→ **ZIEL 1**:
Welchen Zweck sollte laut dem Textauszug die Bibliothek neben der Sammlung im Deutschen Museum erfüllen? Antworte in ein bis drei Sätzen.
→ **ZIEL 2**:
Bitte prüf, ob diese Aussagen mit dem Textauszug übereinstimmen, und belege jede Antwort mit den entscheidenden Worten, wörtlich zitiert: (a) Der Sammlungsbau des Museums wurde 1925 eröffnet. (b) Die meisten Besucher haben das Bibliotheksgebäude schon einmal betreten. (c) Oskar von Miller war ein bayerischer Ingenieur.
→ **ZIEL 3**:
Schreib den Teil des Textauszugs zwischen „Von SYBILLE ANDERL, Fotos“ und „dessen faszinierende Bibliothek.“ einschließlich wortgetreu ab.

→ **VORLIEGENDER TEXTAUSZUG**:
Von SYBILLE ANDERL, Fotos von JAN ROEDER

29.09.2019 · Jedes Kind in München kennt die Ausstellungsräume des Deutschen Museums. Weit weniger bekannt ist dessen faszinierende Bibliothek.

Ü ber das Deutsche Museum kann jeder Geschichten erzählen, der in München oder in der Nähe von München aufgewachsen ist. Über die zahlreichen Räume voller Experimente und Exponate, die die Entwicklung der Technologien und die Geschichte der Wissenschaften vermitteln sollen, über Besuche mit dem vielleicht flugzeugbegeisterten Vater oder der Physikinteressierten Mutter, über das Lieblings-Ausstellungsstück aus Kindertagen. Wer später in das Museum zurückkehrt, stellt fest, dass vieles noch so ist, wie es immer war, und dass die Kinder, die auch heute noch jeden Tag zahlreich und in großen Gruppen teils gelangweilt, teils aufgeregt durch das große Gebäude schwärmen, diese Münchener Konstante auch in ihren Erinnerungen weiter in die Zukunft tragen werden.

Das Deutsche Museum in München die Nordfassade, an der Reichenbachbrücke Foto: Picture-Alliance

Das Gebäude, das gegenüber dem 1925 eröffneten Sammlungsbau den Innenhof des Museumskomplexes in Richtung Nordosten begrenzt, fällt dabei wahrscheinlich nicht vielen Besuchern ins Auge. Einen Fuß in das Gebäude gesetzt haben nur die wenigsten. Und das, obwohl dort ganz besondere Schätze lagern: Der Bau beherbergt die Bibliothek des Deutschen Museums, eine einzigartige Sammlung naturwissenschaftlicher und technischer Literatur. Als der bayerische Ingenieur Oskar von Miller in der Gründungssatzung des Museums 1903 dessen Zweck und Aufgabe definierte, legte er fest, dass die Vermittlung von Technik und Naturwissenschaft auf drei Säulen ruhen sollte: der Sammlung von Instrumenten, Apparaten und Werken der Technik, einem Archiv von Urkunden, Handschriften, Zeichnungen und Drucksachen sowie der Bibliothek, in der wissenschaftliche Arbeiten und Veröffentlichungen zu finden sein sollten. Die in der Ausstellung gemachten Erfahrungen sollten auf diese Weise durch entsprechende Lektüre unterfüttert und flankiert werden können.

Gespeicherte Dateneinträge:
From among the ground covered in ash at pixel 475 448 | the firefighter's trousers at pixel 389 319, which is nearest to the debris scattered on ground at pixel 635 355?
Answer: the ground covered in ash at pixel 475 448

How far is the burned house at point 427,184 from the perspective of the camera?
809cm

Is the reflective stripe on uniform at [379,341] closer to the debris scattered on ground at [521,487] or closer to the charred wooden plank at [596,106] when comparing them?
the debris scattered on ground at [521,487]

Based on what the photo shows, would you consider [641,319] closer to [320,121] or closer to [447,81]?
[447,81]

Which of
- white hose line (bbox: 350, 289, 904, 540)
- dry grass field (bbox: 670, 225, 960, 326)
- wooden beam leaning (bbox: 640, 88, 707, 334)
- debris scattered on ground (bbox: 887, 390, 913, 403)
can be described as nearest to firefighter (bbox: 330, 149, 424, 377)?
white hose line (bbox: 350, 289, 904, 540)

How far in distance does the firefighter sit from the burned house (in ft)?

→ **ERWARTETE ANTWORT 1**:
Die Bibliothek sollte die Erfahrungen aus der Ausstellung durch entsprechende Lektüre unterfüttern und flankieren. Deshalb legte Oskar von Miller 1903 in der Gründungssatzung fest, dass die Vermittlung von Technik und Naturwissenschaft neben der Sammlung und dem Archiv auch auf einer Bibliothek mit wissenschaftlichen Arbeiten und Veröffentlichungen ruhen sollte.

→ **ERWARTETE ANTWORT 2**:
(a) Ja: „gegenüber dem 1925 eröffneten Sammlungsbau“
(b) Nein: „Einen Fuß in das Gebäude gesetzt haben nur die wenigsten.“
(c) Ja: „der bayerische Ingenieur Oskar von Miller“

→ **ERWARTETE ANTWORT 3**:
Von SYBILLE ANDERL, Fotos von JAN ROEDER

29.09.2019 · Jedes Kind in München kennt die Ausstellungsräume des Deutschen Museums. Weit weniger bekannt ist dessen faszinierende Bibliothek.